Captioned web image data:
+-------+

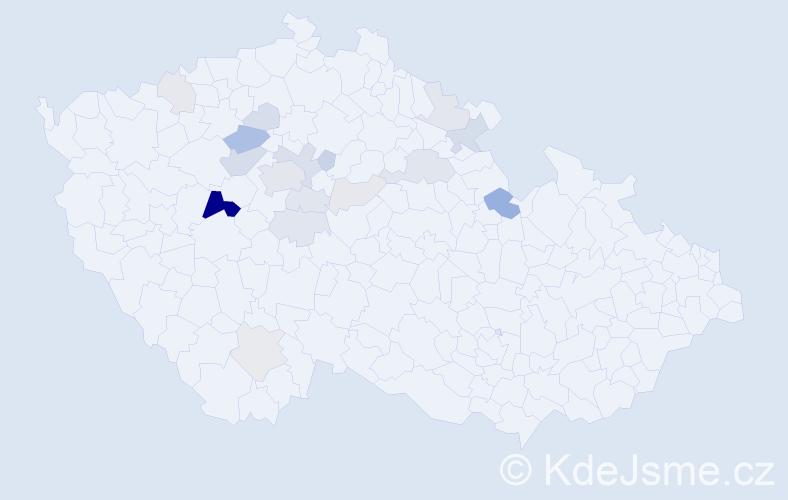 Příjmení: 'Jirouch', počet výskytů 50 v celé ČR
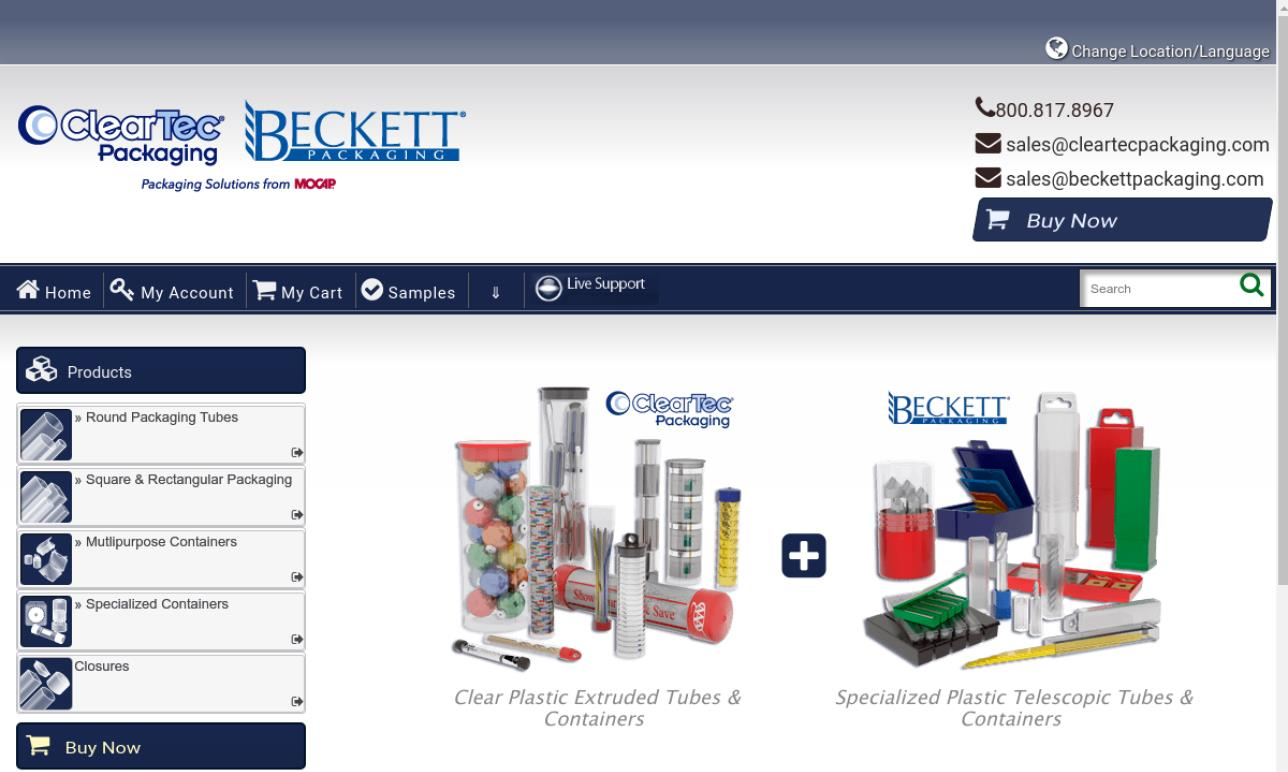 Cleartec Packaging®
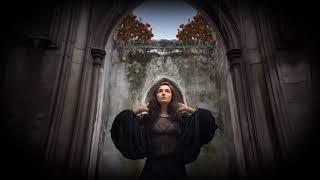 Скачать Eneli Follow Me Official Audio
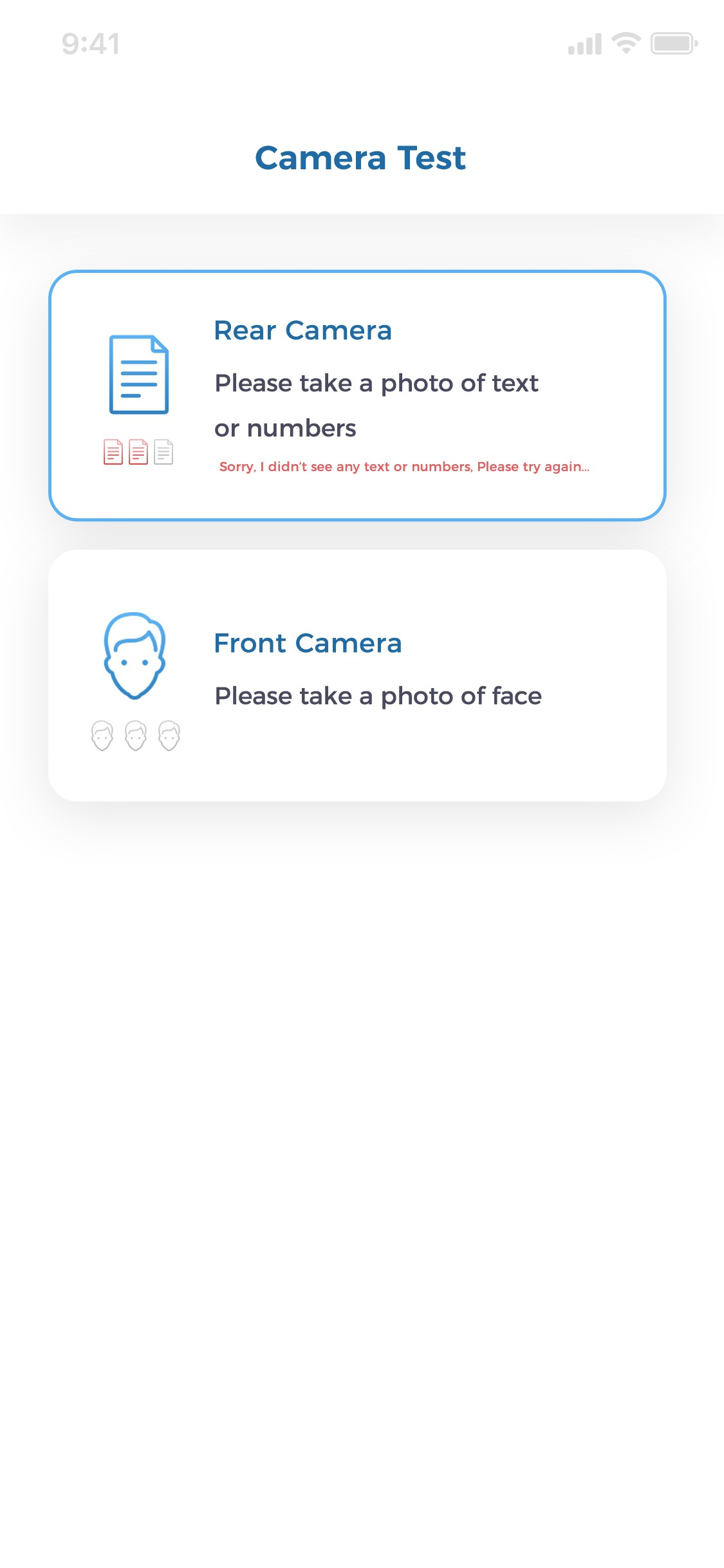 Instant Pay App Test Screens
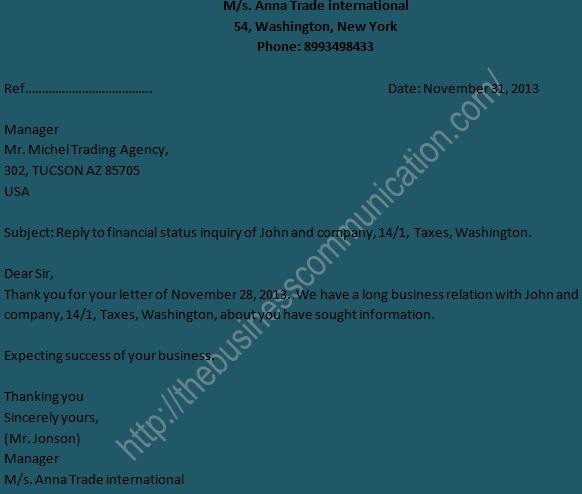 Negative response to business status inquiry letter overview of negative response to business status inquiry letter overview of inquiry letter altavistaventures Choice Image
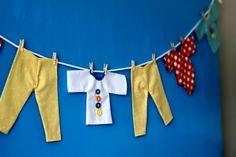 Un decorado que luego puede adornar el cuarto del bebé! / A party decoration that can later be used to decorate the baby's room!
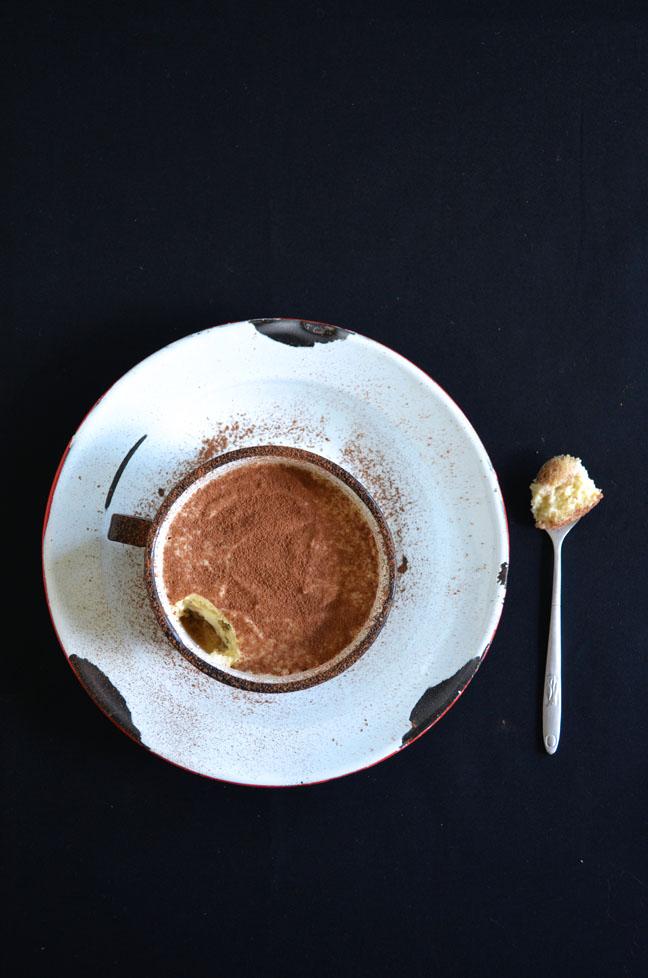 Tiramisu | Pass the Cocoa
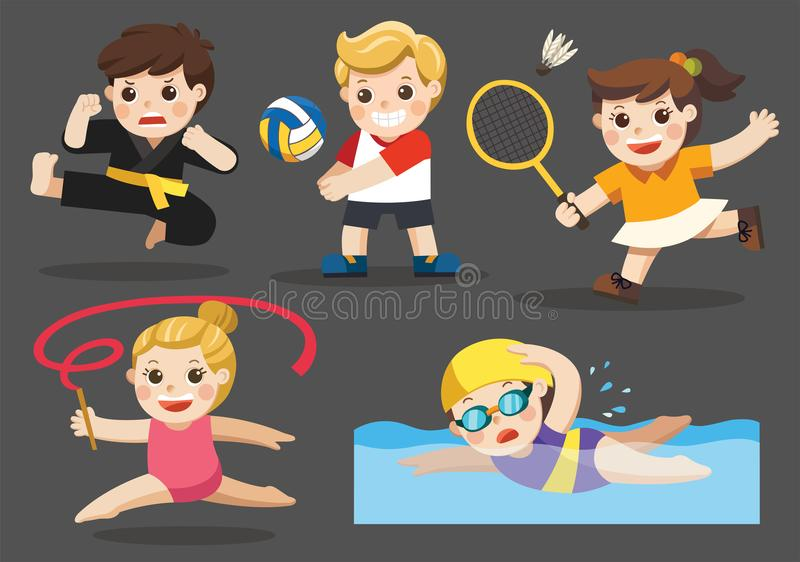 Team sports for Player. Team sports for kids including Gymnastic, Volleyball, Swimming, Badminton , Karate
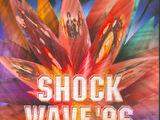 SHOCKWAVE '96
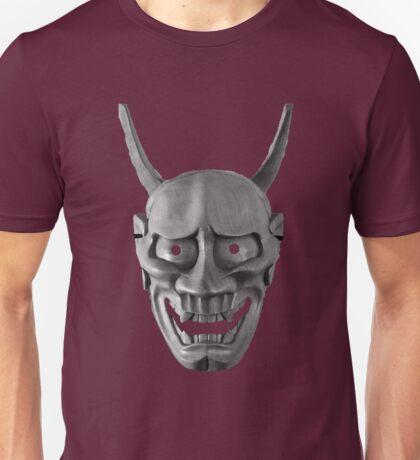 Hanya Unisex T-Shirt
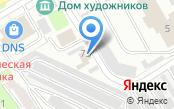 Автосервис на проспекте Станке Димитрова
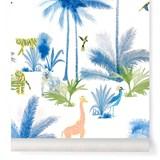 Wallpaper Grand Tamtam - Amandine 2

+-------+

After locating the line with "Instant Pay App Test Screens", transcribe it and the rest of the data above exactly as written, without any picture.

— The answer —
 Instant Pay App Test Screens
 Negative response to business status inquiry letter overview of negative response to business status inquiry letter overview of inquiry letter altavistaventures Choice Image
 Un decorado que luego puede adornar el cuarto del bebé! / A party decoration that can later be used to decorate the baby's room!
 Tiramisu | Pass the Cocoa
 Team sports for Player. Team sports for kids including Gymnastic, Volleyball, Swimming, Badminton , Karate
 SHOCKWAVE '96
 Hanya Unisex T-Shirt
 Автосервис на проспекте Станке Димитрова
 Wallpaper Grand Tamtam - Amandine 2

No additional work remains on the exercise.